### WRITTEN REQUEST:
Pull out every line of the items below that contains the word "meters".

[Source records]
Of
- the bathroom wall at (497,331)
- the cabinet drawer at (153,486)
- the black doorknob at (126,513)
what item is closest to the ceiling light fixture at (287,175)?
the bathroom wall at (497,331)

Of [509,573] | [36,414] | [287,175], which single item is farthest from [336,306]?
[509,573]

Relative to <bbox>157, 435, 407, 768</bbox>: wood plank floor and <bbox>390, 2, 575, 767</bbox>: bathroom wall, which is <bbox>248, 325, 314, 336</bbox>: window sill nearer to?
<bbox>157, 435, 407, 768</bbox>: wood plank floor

---

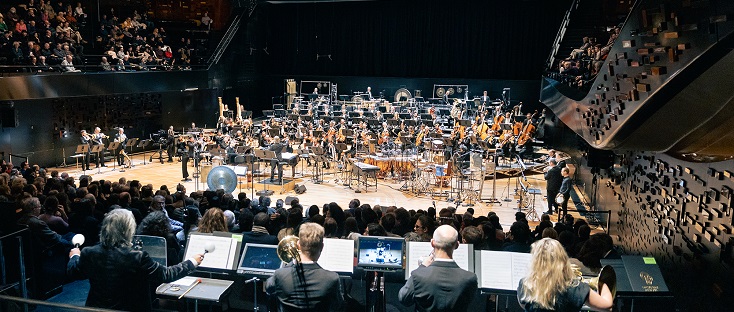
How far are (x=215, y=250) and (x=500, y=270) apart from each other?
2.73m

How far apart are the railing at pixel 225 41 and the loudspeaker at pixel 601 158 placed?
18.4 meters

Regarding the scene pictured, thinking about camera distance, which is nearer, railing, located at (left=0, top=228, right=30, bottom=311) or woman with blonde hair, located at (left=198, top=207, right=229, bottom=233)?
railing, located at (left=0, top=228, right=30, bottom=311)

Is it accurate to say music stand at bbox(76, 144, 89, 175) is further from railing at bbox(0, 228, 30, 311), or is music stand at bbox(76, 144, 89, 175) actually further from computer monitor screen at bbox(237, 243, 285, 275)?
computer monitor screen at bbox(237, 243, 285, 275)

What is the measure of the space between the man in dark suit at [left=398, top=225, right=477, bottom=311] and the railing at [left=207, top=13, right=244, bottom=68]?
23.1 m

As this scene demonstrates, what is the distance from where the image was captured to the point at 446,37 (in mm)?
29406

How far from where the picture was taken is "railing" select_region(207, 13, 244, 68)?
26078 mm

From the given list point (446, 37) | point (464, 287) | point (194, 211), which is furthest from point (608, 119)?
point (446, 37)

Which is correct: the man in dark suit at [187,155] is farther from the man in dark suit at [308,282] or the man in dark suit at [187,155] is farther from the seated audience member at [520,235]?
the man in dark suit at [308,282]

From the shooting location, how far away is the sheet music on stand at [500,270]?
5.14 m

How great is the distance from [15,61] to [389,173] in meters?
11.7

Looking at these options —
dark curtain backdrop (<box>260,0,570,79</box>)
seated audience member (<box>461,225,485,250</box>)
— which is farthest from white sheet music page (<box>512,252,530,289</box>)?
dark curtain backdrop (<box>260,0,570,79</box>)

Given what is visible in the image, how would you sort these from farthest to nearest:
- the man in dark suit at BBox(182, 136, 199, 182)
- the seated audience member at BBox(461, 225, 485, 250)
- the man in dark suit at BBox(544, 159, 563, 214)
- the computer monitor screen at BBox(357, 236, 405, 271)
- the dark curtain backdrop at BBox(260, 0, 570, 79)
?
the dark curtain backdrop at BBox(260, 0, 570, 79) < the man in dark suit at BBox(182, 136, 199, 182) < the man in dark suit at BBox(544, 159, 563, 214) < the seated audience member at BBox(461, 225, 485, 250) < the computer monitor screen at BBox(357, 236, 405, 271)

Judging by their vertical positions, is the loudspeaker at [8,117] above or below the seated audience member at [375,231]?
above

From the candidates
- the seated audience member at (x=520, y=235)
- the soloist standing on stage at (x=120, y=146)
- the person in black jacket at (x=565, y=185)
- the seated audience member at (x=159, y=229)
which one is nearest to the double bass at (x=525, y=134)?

### FINISHED ANSWER:
18.4 meters
How great is the distance from [15,61] to [389,173] in meters?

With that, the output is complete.